De Omnibus Dubitandum

islamlaştırılmış Türklük ve sufileştirilmiş Şamanizm kültürü

 245,70

2 adet stokta

Açıklama

15x20cm, 132s.

Bu pahabiçilmez çaba 4 ana koldan inşa edildi. Şaman Jazz sayımız için çalışırken kendiliğindenlik bu mutmain bütünlüğe taşındı. Öncelikle söylemek gerekir ki çalışmanın ana başlığı gayet amacı ortaya koyuyor, tarihin en büyük gerçeklerinin belki de en büyüğü: “islamlaştırılmış Türklük ve sufileştirilmiş Şamanizm”.
İçeriğimize -gene de- kısa bir yazıyla göz atalım: çalışmamız büyük insan Hoppal’ın Vilmos Diószegi kaydettiği Karagasça şaman şarkıları bahsi ile edimsel olarak ŞAMAN ŞARKILARI bahsiyle bizi muazzam bir yolculuğa çıkartıyor; ki bu yol: Lapp’lerden eski Nors’lardan, Moğol Buryatlaradan Tuva şamanlarına, Yakut/Koryaklardan Nenetslere değin uzanırken, şaman’ın tüm oluşumunu ve önemlisi erginleme sürecini tüm müzikal malzeme ve enstrümanların kullanımına değin detaylandırarak ayinlerde kullanılan metinlerle birlikte önümüze koyarken Altay dağlarından Peru’ya değin uzanıyor ve resimlerle destekliyor.

- [Verilen malzeme]:
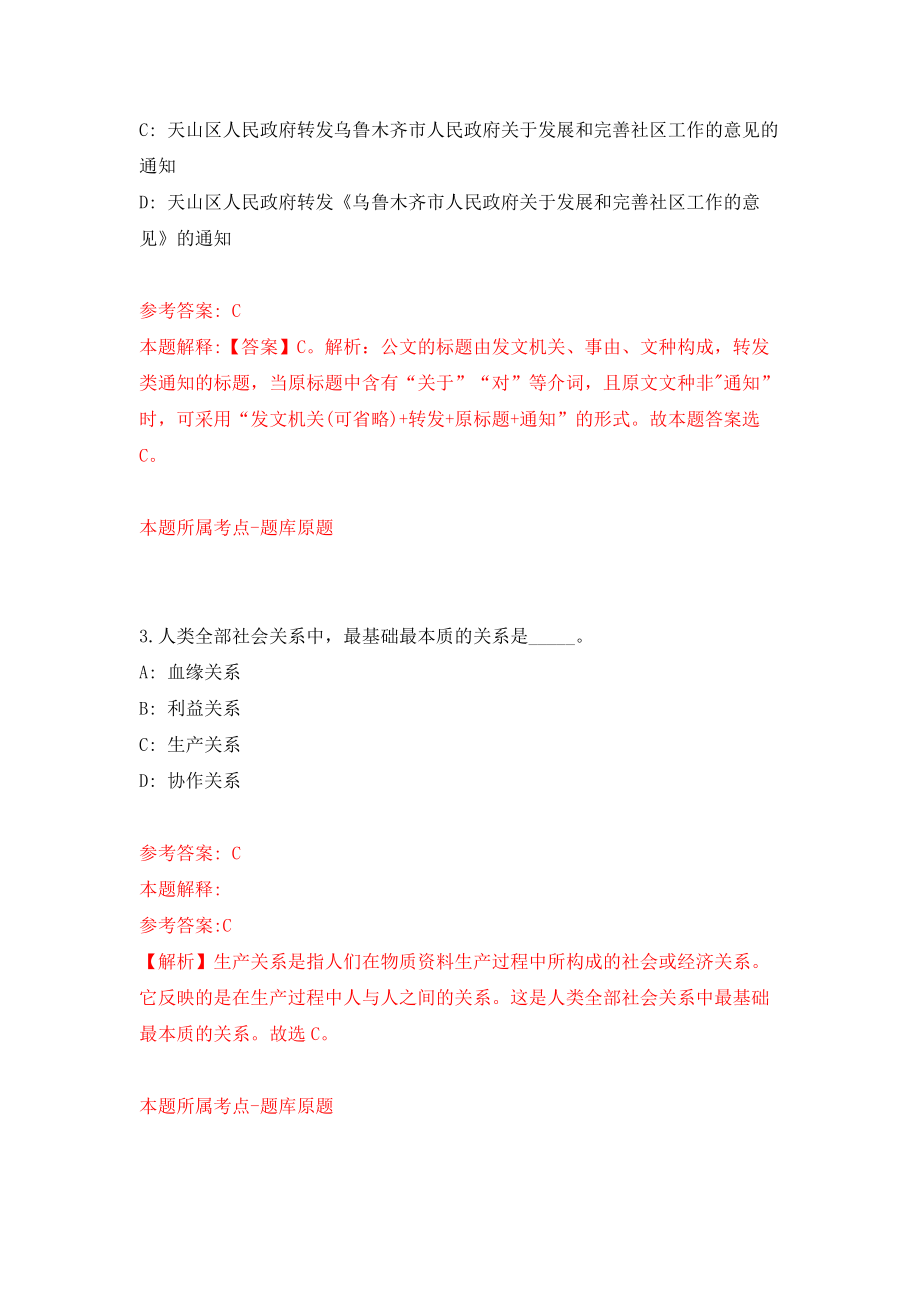 C: 天山区人民政府转发乌鲁木齐市人民政府关于发展和完善社区工作的意见的通知
D: 天山区人民政府转发《乌鲁木齐市人民政府关于发展和完善社区工作的意见》的通知

参考答案: C
本题解释:【答案】C。解析：公文的标题由发文机关、事由、文种构成，转发类通知的标题，当原标题中含有“关于”“对”等介词，且原文文种非"通知”时，可采用“发文机关(可省略)+转发+原标题+通知”的形式。故本题答案选C。

本题所属考点-题库原题

3.人类全部社会关系中，最基础最本质的关系是_____。
A: 血缘关系
B: 利益关系
C: 生产关系
D: 协作关系

参考答案: C
本题解释:
参考答案:C
【解析】生产关系是指人们在物质资料生产过程中所构成的社会或经济关系。它反映的是在生产过程中人与人之间的关系。这是人类全部社会关系中最基础最本质的关系。故选C。

本题所属考点-题库原题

- [Yapılacak iş]:
Belge metnine göre bu çaba kaç ana koldan inşa edilmiş?

- [Cevap]:
4 ana koldan.